She passed a second-hand
bookstall without seeing it, and then discerned admirable potatoes at
three-halfpence a peck less than she had been paying--and Mrs. Maldon
was once more set down as an old lady with peculiarities. However, by
the time Rachel had made a critical round of the entire place, with
its birds in cages, popular songs at a penny, sweetstuffs, cheap
cottons and woollens, bright tinware, colonial fleshmeat, sausage
displays, and particularly its cheeses, Mrs. Maldon was already
recovering her reputation as a woman whose death was an irreparable
loss to the town.
As Rachel passed the negligible second-hand bookstall again, it was
made visible to her by the fact that Councillor Thomas Batchgrew was
just emerging from the shop behind it, with a large volume in his
black-gloved hands.

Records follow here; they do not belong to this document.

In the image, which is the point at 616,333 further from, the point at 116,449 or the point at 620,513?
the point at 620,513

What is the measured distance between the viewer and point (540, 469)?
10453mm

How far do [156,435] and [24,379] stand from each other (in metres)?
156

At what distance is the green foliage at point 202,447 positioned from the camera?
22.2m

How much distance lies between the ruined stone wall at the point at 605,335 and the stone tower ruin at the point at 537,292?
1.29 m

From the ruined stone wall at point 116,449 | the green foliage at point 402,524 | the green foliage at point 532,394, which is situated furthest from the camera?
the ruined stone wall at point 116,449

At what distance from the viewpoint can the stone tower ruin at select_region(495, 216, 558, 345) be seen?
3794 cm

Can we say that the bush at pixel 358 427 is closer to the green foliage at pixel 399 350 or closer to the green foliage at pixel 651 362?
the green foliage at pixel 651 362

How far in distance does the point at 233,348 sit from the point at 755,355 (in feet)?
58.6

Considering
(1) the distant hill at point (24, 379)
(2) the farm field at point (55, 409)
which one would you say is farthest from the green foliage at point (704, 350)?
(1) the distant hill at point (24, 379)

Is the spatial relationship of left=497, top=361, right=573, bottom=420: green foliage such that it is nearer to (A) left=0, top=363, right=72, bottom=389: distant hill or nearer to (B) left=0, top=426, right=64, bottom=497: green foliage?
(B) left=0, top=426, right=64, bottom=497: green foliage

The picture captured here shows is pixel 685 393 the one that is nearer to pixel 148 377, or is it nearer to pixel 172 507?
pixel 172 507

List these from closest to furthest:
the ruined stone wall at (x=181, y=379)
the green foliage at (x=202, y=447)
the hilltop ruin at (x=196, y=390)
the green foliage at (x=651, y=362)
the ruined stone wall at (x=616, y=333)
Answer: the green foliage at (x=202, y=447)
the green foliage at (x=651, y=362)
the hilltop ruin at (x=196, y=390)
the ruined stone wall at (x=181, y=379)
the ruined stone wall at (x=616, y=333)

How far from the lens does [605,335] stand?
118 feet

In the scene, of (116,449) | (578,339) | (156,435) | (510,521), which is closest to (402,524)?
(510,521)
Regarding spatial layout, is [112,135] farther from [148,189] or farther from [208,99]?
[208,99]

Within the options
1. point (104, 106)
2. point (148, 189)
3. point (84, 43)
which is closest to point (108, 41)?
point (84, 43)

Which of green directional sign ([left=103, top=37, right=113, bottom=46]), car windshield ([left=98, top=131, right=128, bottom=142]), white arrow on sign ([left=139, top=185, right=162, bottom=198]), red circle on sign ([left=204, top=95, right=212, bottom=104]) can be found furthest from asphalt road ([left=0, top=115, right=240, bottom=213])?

Thomas Batchgrew came out of the dark bookshop
as a famous old actor, accustomed to decades of crude public worship,
comes out of a fashionable restaurant into a fashionable thoroughfare.
His satisfied and self-conscious countenance showed that he knew
that nearly everybody in sight was or ought to be acquainted with his
identity and his renown, and showed also that his pretence of being
unaware of this tremendous and luscious fact was playful and not
seriously meant to deceive a world of admirers.